(Short text fragments from websites)
===============
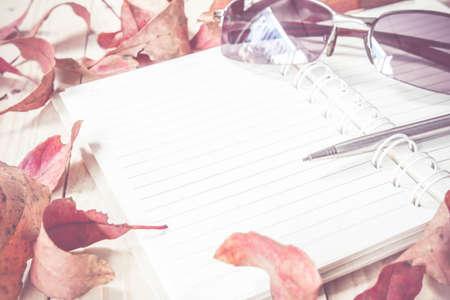 hojas secas: cuaderno en blanco con la pluma en la mesa de madera y hoja seca, concepto de negocio. Foto de archivo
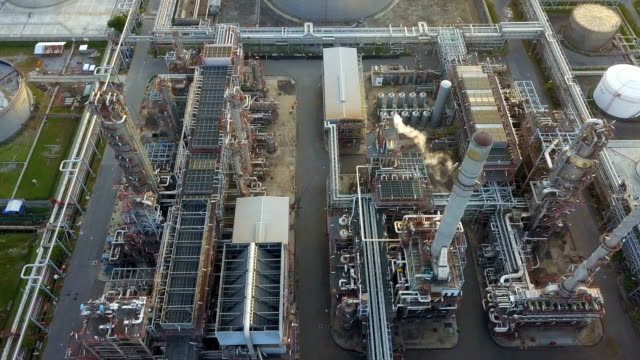 4k aerial view of large oil refinery facilities at morning in asia - chemical stock videos and b-roll footage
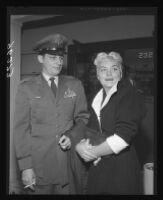 Barbara Payton and former husband Capt. John Payton after custody agreement regarding son, Los Angeles, 1955.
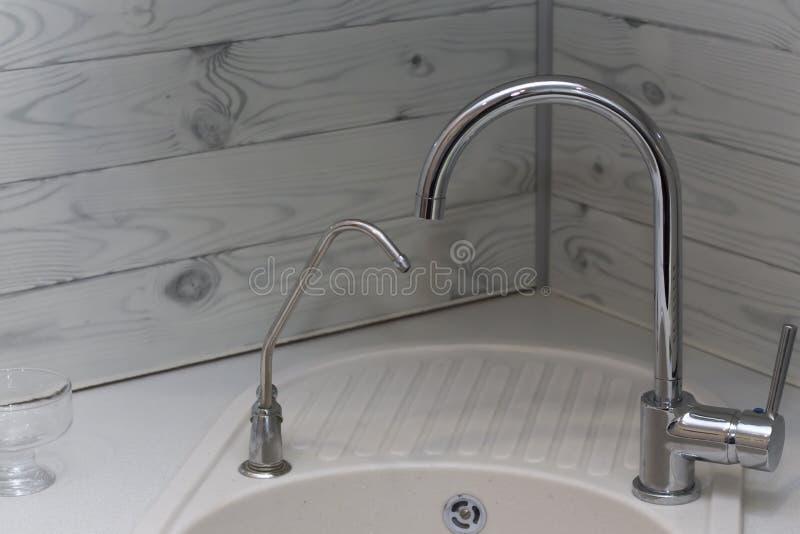 Dettaglio del primo piano di un lavandino di cucina del metallo con due rubinetti in un interno del lusso immagine stock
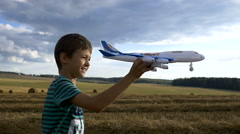 Boy dreams of becoming a pilot in the field, boy playing with plane Stock Footage
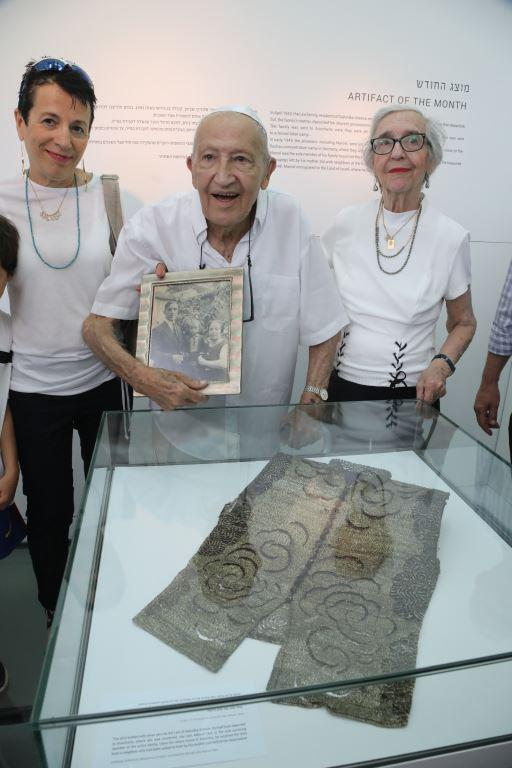 Marcel Levi holding picture of his family murdered in the Holocaust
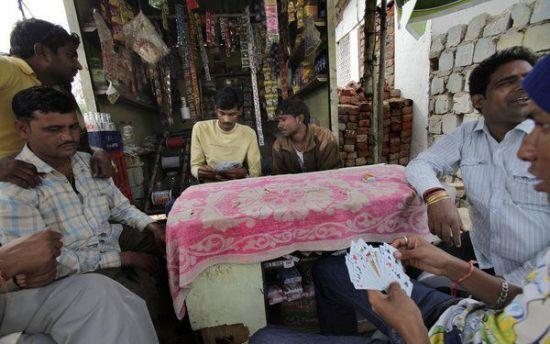 """男人们在村头打牌,他们中的许多人大都以拉皮条为生,为自家的姊妹介绍""""客人""""。"""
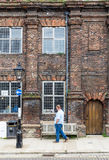 RYE,UK / 1st of JUNE 2014 - An unknown man walking in front of an old brick house Royalty Free Stock Images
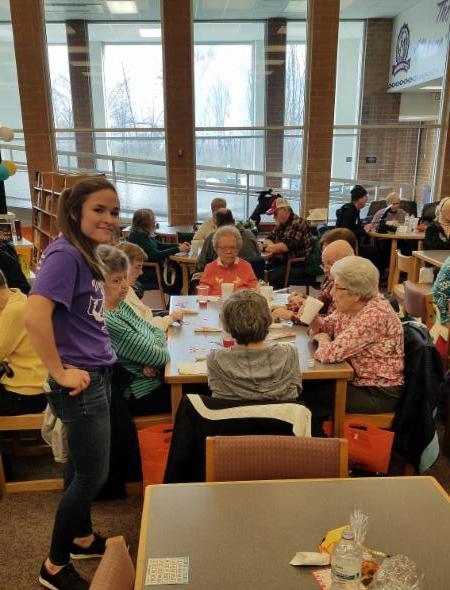Student Senate students serving treats at Senior Citizen's Day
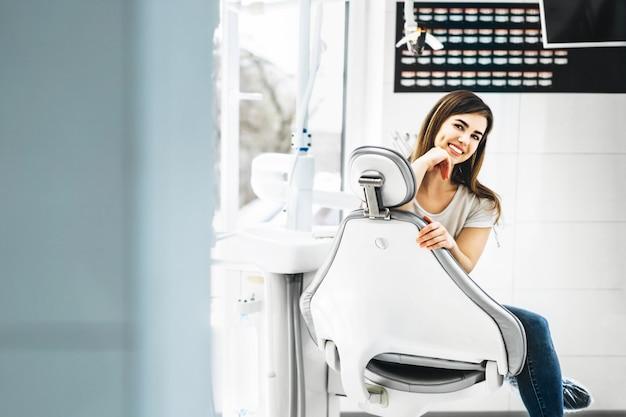Paciente dental muito feliz e sorridente, sentado na cadeira odontológica no consultório odontológico.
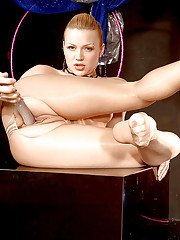 Leggy solo girl Katerina Kat freeing hose clad feet from high heels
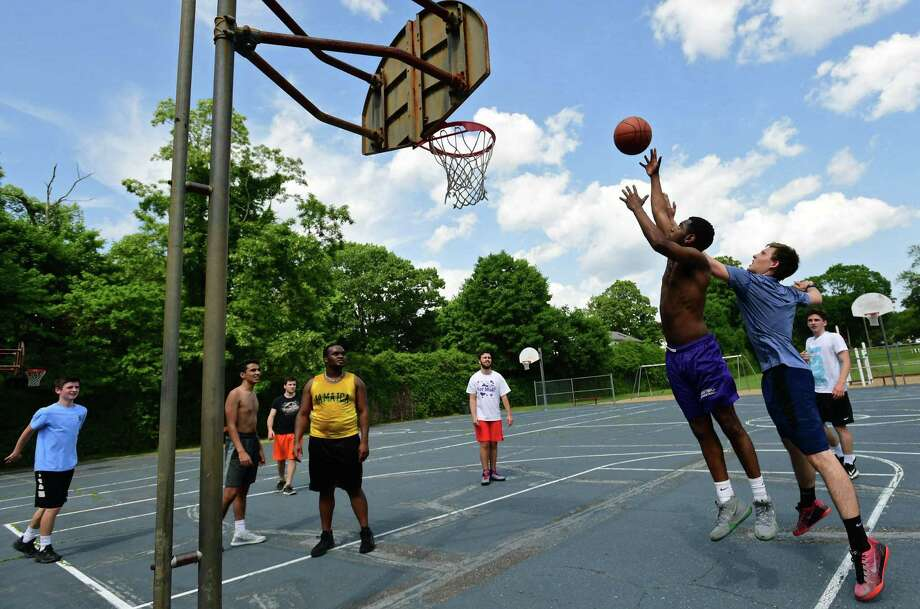 A group of friends plays pick up basketball at Fitch Playground Friday, May 31, 2019, in Norwalk, Conn. Photo: Erik Trautmann / Hearst Connecticut Media / Norwalk Hour
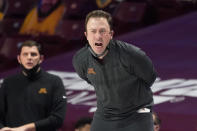 Minnesota head coach Richard Pitino directs his players in the second half of an NCAA college basketball game against Northwestern, Thursday, Feb. 25, 2021, in Minneapolis. (AP Photo/Jim Mone)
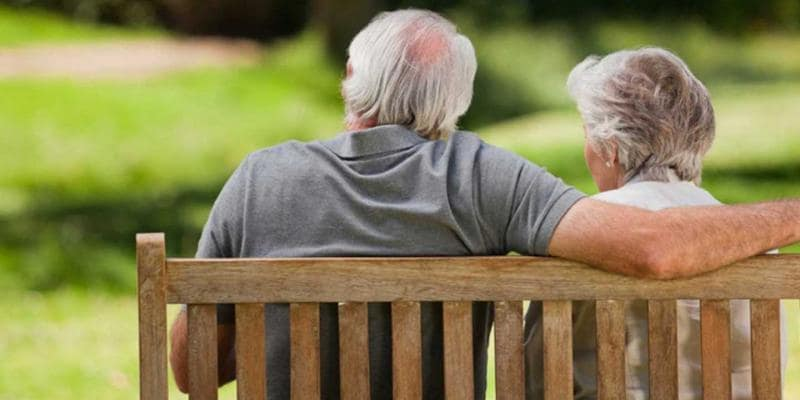Old man and woman sitting on a bench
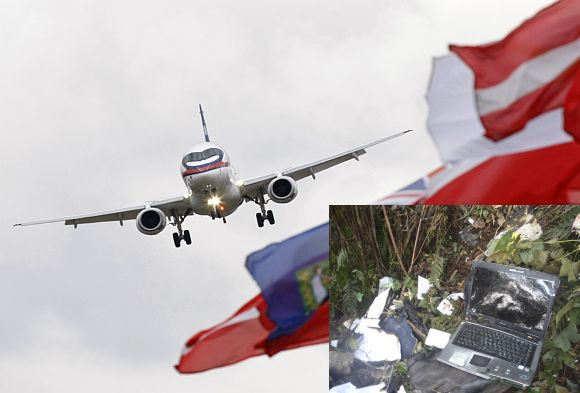 File photo of a Sukhoi Superjet 100. (Inset) Debris and belongings of passengers of the Russian Sukhoi aircraft that crashed on the slopes of Mount Salak are seen at the wreckage site, near Bogor May 11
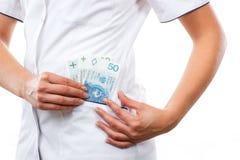 Vrouw arts met het geld van de poetsmiddelmunt in schort zak, corruptie, steekpenning of het betalen voor zorgconcept stock fotografie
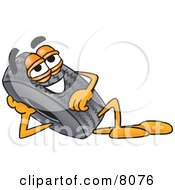 Clipart Picture Of A Rubber Tire Mascot Cartoon Character Resting His Head On His Hand by Toons4Biz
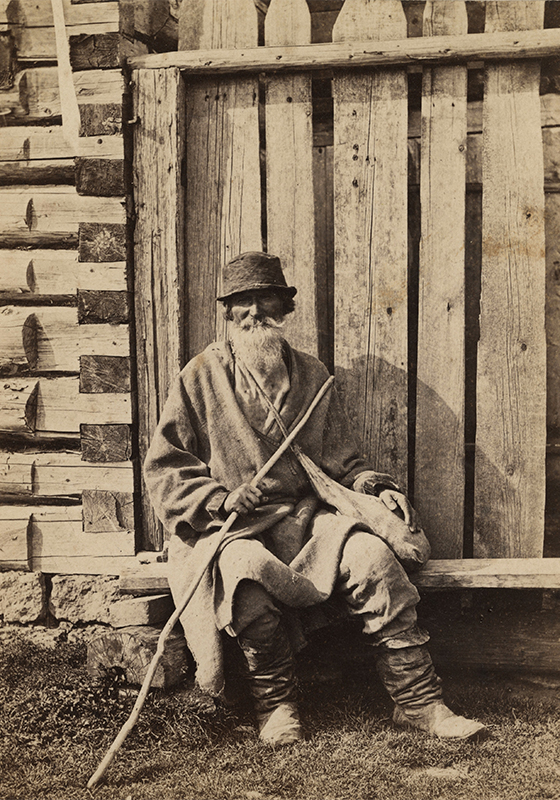 Apart from traditional portraits, William Carrick was one of the first Russian photographers to feature the life of ordinary people as subject matter. In the 1860s he created a series of 'street types', including hawkers, beggars, yard keepers, milkmaids, floor polishers, chimney sweeps, post-boys, policemen, cabmen, etc. / Beggar on the street, 1880 – 1870s.
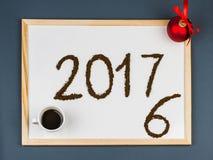 Tarjeta 2017 de felicitaciones del café de la Feliz Año Nuevo Imagen de archivo libre de regalías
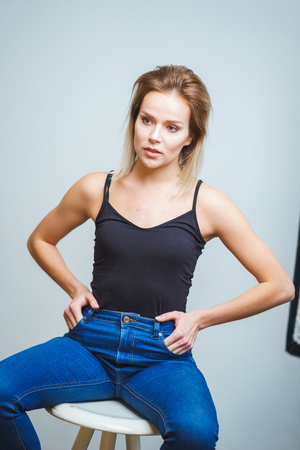 Photo pour Model tests. Photo session model in studio. Simple attractive portraits for a young beautiful girl in an empty room. Snaps. Attractive girl in jeans,  black shirt. Cheerful girl sitting on a bar stool - image libre de droit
===============
Aim of the task
Give back the exact lines above, running from the one that has "Minnesota head coach" through the one that has "Old man and woman sitting on a bench", with nothing added and no pictures.

Result
 Minnesota head coach Richard Pitino directs his players in the second half of an NCAA college basketball game against Northwestern, Thursday, Feb. 25, 2021, in Minneapolis. (AP Photo/Jim Mone)
Old man and woman sitting on a bench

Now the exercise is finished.